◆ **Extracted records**
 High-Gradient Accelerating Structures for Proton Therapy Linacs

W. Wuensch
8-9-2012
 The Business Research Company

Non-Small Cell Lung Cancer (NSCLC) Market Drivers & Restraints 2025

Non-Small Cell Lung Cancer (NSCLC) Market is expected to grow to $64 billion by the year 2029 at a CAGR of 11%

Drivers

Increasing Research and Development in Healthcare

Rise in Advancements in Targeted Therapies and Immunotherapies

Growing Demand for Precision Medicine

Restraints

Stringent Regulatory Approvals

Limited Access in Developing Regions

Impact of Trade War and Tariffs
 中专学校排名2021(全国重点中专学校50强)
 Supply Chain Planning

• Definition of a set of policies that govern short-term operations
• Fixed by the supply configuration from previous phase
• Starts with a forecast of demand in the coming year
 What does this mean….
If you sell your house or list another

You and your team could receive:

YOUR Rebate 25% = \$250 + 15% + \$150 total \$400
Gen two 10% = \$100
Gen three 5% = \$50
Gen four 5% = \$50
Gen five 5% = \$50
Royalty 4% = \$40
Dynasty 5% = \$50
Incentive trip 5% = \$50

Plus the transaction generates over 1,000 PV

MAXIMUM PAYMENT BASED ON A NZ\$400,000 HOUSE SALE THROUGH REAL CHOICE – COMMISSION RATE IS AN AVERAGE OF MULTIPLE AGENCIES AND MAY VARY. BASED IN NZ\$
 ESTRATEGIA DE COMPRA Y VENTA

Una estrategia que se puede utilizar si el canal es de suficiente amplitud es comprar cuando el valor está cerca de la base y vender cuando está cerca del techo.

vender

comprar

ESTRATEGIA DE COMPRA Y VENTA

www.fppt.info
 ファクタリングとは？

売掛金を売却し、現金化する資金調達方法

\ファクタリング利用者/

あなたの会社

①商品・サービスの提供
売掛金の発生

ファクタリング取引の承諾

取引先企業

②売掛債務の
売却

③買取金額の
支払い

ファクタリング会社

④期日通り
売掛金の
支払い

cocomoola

◆ **Activity**
Every line in the data above that includes the word "Lung" should be copied.

◆ **Task solution**
Non-Small Cell Lung Cancer (NSCLC) Market Drivers & Restraints 2025
Non-Small Cell Lung Cancer (NSCLC) Market is expected to grow to $64 billion by the year 2029 at a CAGR of 11%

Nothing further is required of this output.